原題:LIGHTNING: BOLTS OF DESTRUCTION



DVD「サンダーボルト」03年アメリカ製作
発売・販売:プライムウェーブ株式会社
価格:税共5,040円

 03年アメリカ製作のテレビ映画『サンダーボルト』は、雷(かみなり)をモチーフとする気象災害パニック映画。地球温暖化、太陽の磁気嵐、地磁気の逆転(北極部のS極と南極部のN極の逆転=映画「ザ・コア」のモチーフ!)や氷河期の再来など、地球破壊規模のスーパーストームの脅威が、雷の異常発生をさきがけとして迫る。

 製作予算の都合からか、スペクタキュラーなシーン展開は期待はずれだし、科学的裏づけレベルも素人目から見ても三段跳び(一気飛び?)で、ストーリー展開も人間ドラマもコマ落としの劇画みたい……つまり災害パニック映画としてはB級だろう。参考までインターネットで映画評(日米の一般ブログ)をチェックしたが、もっぱら酷評だった。

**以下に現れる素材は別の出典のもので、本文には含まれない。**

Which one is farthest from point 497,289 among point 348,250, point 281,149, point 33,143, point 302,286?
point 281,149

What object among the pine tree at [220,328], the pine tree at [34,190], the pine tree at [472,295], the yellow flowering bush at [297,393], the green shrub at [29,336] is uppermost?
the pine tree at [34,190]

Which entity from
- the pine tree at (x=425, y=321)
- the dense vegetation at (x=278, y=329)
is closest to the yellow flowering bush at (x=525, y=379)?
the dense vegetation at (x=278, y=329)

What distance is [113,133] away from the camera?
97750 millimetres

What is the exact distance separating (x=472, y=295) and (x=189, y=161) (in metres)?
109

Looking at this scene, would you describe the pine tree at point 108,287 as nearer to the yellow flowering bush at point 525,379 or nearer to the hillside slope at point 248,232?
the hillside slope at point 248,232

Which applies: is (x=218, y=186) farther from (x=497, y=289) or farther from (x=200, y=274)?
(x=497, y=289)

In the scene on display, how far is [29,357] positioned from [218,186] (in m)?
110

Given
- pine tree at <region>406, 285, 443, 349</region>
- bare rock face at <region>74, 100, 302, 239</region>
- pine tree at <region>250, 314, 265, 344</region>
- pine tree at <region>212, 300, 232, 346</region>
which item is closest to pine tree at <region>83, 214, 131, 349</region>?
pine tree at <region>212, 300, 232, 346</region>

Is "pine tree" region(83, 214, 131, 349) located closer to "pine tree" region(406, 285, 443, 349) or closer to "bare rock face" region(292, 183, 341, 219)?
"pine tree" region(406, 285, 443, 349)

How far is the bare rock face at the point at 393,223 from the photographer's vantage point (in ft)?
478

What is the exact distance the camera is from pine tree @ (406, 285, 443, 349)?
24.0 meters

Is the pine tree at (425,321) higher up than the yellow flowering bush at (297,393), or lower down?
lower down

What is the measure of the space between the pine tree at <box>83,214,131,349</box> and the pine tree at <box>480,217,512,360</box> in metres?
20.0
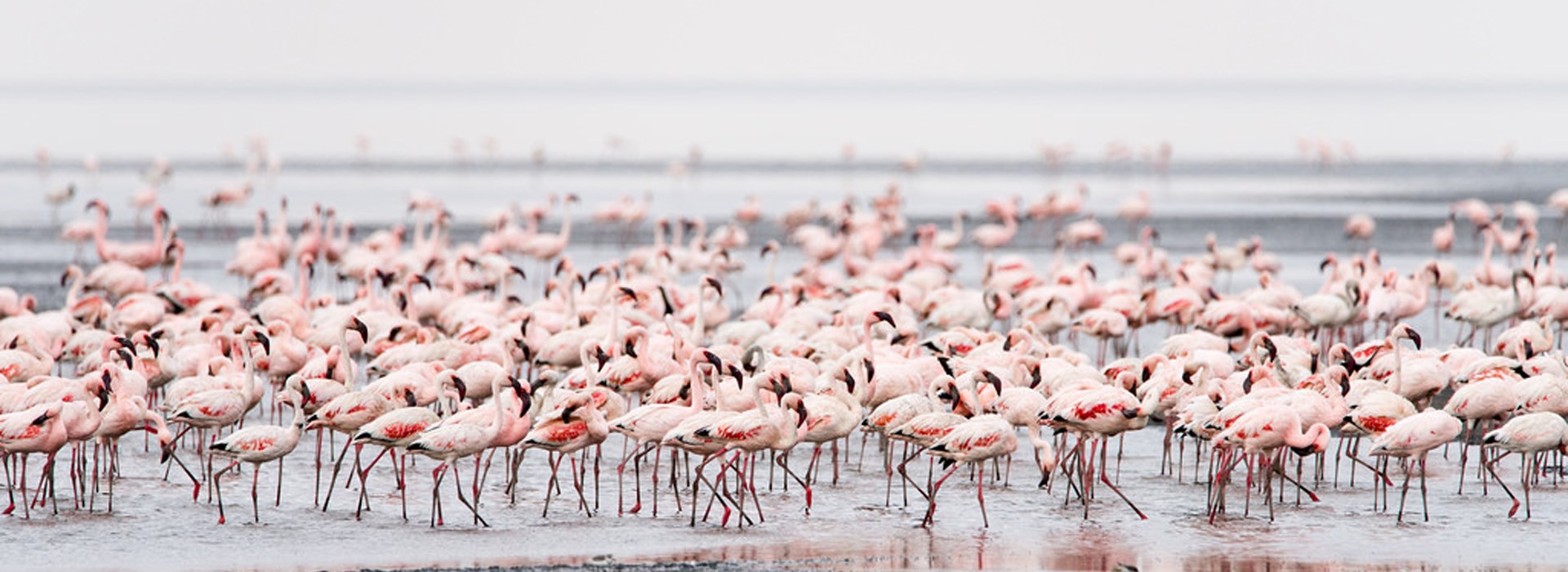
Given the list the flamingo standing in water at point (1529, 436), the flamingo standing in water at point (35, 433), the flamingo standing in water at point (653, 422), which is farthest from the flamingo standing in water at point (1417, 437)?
the flamingo standing in water at point (35, 433)

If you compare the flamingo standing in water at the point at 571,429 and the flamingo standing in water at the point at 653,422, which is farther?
the flamingo standing in water at the point at 653,422

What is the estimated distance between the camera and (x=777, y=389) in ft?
34.4

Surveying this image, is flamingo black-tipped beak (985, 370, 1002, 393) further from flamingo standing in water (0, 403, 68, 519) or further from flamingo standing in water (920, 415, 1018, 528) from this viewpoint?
flamingo standing in water (0, 403, 68, 519)

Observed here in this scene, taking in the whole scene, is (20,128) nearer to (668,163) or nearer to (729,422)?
(668,163)

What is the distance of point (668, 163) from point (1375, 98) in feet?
197

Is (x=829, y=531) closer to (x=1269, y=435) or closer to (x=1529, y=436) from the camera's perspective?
(x=1269, y=435)

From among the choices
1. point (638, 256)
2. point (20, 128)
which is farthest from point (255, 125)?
point (638, 256)

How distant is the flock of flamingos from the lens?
33.9ft

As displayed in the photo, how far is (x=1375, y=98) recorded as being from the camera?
97.2 m

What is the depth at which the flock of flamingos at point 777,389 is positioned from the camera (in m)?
10.3

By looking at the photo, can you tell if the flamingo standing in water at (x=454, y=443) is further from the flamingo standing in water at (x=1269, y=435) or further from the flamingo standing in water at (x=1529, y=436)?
the flamingo standing in water at (x=1529, y=436)

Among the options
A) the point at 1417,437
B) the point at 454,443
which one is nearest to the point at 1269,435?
the point at 1417,437

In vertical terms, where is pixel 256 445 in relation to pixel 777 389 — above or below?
below

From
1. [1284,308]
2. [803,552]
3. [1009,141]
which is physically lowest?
[803,552]
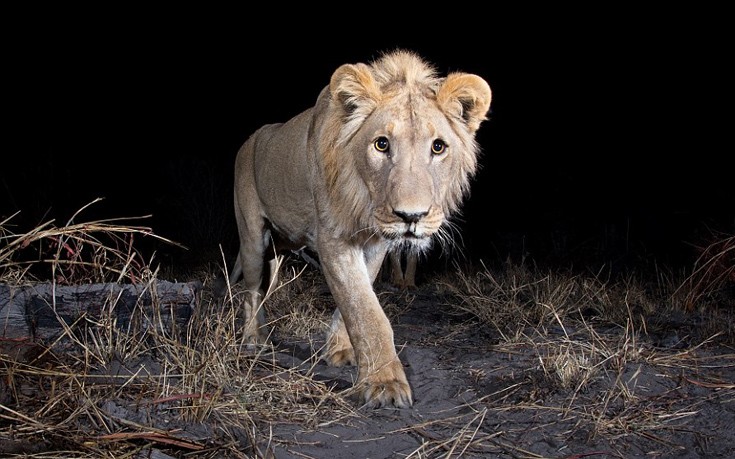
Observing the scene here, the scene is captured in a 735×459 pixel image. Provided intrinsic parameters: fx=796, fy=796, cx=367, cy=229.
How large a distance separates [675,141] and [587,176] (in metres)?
1.51

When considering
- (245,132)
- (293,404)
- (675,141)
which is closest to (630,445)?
(293,404)

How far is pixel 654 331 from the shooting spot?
4270mm

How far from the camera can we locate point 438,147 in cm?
347

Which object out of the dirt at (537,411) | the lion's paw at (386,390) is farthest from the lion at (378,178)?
the dirt at (537,411)

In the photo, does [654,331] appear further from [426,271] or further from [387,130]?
[426,271]

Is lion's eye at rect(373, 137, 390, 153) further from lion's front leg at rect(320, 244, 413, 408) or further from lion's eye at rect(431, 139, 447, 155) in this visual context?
lion's front leg at rect(320, 244, 413, 408)

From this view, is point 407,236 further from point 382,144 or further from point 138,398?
point 138,398

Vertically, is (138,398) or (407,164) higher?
(407,164)

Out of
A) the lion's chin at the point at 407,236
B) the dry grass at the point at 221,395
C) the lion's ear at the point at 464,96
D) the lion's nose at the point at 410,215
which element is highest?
the lion's ear at the point at 464,96

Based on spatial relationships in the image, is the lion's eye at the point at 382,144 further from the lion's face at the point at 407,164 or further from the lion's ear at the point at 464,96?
the lion's ear at the point at 464,96

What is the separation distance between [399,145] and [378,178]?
0.17 metres

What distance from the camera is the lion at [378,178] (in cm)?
324

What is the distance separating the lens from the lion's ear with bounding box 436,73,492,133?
11.6ft

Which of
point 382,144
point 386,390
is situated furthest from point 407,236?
point 386,390
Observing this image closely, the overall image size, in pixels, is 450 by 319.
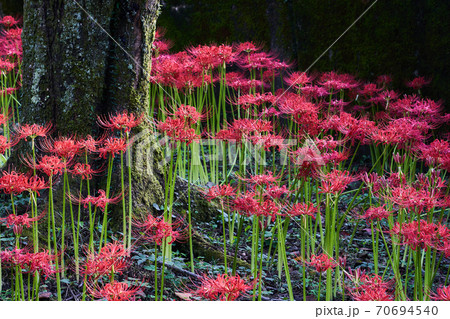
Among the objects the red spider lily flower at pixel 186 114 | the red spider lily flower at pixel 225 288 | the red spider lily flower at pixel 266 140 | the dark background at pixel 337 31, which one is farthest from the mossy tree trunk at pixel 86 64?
the dark background at pixel 337 31

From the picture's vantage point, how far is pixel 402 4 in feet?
15.2

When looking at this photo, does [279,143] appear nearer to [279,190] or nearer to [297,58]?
[279,190]

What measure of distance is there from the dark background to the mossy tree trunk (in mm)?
2424

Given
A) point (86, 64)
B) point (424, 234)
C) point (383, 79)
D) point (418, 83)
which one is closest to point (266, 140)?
point (424, 234)

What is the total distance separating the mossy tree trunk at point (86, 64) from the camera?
2.92 meters

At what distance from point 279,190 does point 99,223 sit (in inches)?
53.7

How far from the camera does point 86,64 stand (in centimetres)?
294

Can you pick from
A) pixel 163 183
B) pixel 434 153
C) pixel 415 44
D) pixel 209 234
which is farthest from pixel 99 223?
pixel 415 44

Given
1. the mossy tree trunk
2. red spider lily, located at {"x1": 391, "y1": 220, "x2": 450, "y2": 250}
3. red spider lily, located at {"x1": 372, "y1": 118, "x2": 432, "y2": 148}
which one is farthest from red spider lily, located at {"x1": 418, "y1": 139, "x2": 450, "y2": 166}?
the mossy tree trunk

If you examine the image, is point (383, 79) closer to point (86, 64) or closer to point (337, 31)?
point (337, 31)

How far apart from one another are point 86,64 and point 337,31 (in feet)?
9.86

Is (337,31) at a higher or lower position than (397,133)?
higher

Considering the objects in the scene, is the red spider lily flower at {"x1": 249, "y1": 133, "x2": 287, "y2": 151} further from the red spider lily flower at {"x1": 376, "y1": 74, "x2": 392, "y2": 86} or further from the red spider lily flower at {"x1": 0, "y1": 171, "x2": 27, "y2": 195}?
the red spider lily flower at {"x1": 376, "y1": 74, "x2": 392, "y2": 86}

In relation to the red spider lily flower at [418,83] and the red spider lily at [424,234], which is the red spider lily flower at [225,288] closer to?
the red spider lily at [424,234]
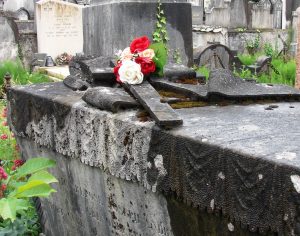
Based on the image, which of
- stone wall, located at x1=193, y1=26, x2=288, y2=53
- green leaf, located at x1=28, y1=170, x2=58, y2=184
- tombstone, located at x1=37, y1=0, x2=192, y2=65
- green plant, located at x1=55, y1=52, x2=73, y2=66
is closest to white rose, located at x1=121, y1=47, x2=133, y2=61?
green leaf, located at x1=28, y1=170, x2=58, y2=184

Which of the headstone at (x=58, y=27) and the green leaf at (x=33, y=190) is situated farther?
the headstone at (x=58, y=27)

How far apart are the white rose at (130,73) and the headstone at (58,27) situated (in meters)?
10.3

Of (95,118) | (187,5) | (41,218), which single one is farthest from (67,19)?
(95,118)

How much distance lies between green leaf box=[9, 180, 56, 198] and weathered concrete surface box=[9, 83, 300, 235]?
0.52m

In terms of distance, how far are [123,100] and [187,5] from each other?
11.6 ft

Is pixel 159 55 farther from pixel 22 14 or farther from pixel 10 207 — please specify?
pixel 22 14

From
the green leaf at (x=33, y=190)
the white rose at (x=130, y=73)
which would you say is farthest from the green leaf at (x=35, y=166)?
the white rose at (x=130, y=73)

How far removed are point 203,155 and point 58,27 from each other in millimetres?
11860

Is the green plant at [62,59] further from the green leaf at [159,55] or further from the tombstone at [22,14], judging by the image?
the green leaf at [159,55]

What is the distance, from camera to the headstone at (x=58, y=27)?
13383 mm

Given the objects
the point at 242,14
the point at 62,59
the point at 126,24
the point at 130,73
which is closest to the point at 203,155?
the point at 130,73

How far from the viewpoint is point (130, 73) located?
10.7ft

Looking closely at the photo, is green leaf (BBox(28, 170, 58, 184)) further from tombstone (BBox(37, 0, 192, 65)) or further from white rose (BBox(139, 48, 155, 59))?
tombstone (BBox(37, 0, 192, 65))

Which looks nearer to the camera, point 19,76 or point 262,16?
point 19,76
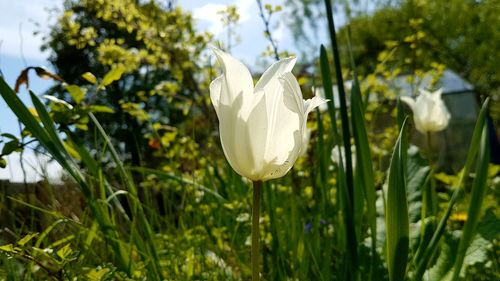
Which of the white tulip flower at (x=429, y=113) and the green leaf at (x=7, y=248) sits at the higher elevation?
the white tulip flower at (x=429, y=113)

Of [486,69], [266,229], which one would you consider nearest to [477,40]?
[486,69]

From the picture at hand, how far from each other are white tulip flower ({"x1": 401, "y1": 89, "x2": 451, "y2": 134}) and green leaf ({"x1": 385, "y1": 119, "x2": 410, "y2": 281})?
1670 millimetres

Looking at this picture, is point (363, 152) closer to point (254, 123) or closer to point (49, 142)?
point (254, 123)

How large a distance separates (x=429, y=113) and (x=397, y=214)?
69.6 inches

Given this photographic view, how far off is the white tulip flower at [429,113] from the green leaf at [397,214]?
1.67 metres

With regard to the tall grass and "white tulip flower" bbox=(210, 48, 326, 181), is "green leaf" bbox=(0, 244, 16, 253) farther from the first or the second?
"white tulip flower" bbox=(210, 48, 326, 181)

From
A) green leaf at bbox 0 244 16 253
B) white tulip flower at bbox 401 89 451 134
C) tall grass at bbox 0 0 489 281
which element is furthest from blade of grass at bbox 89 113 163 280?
white tulip flower at bbox 401 89 451 134

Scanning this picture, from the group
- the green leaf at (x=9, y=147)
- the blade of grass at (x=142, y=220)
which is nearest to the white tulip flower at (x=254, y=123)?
the blade of grass at (x=142, y=220)

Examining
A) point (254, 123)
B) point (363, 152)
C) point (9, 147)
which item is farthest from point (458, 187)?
point (9, 147)

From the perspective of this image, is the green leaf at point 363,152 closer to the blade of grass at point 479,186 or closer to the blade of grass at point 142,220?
the blade of grass at point 479,186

 酷評に共通する視点として、VFX(視覚効果、特撮)やストーリー展開への批判のほかに、科学的に「あり得ない!」という拒絶反応があった。しかしこれは、この種の映画の娯楽性を元から否定するもので、それなら最初から見なければいい。
  いっぽうで現実の大災害が人間にとって常に「あり得ない」状況で起こることを考えれば、災害パニック映画は娯楽性と疑似科学を装いつつ、むしろ“災害に肉薄”しているとも言えるのだ。

 したがって本欄は、B級映画でも「災害の不条理性」の一端をとらえていれば、それを大いに評価する。本映画も、雷というテーマへの挑戦に対し、敬意を表し、心意気を買おう。

 雷は自然現象だが、人間にとっては実に“文学的”な現象でもある。季語は夏。稲妻は秋の季語。古語や方言では、いかづち、ごろつき、かんなり、らいさまなどの呼び名もあり、人間存在の根元を揺るがすような雷鳴は、こわさと同時に、帰依にも似た陶酔感を味わわせる。

 雷には「正極性と負極性」の種類があること、落雷の直撃によって溶けた砂や土が素早く冷えてパイプ状に固まった岩石「フルグライト」(閃電岩)、高高度核爆発や雷などによって発生する電磁パルスEMP(electromagnetic pulse)など、映画は科学とイマジネーションでカモフラージュした災害映画ならではのペダンティック(博識ぶった)な気分をたっぷり味わわせてくれる。

 それもこれもこの種の映画の効用ではある。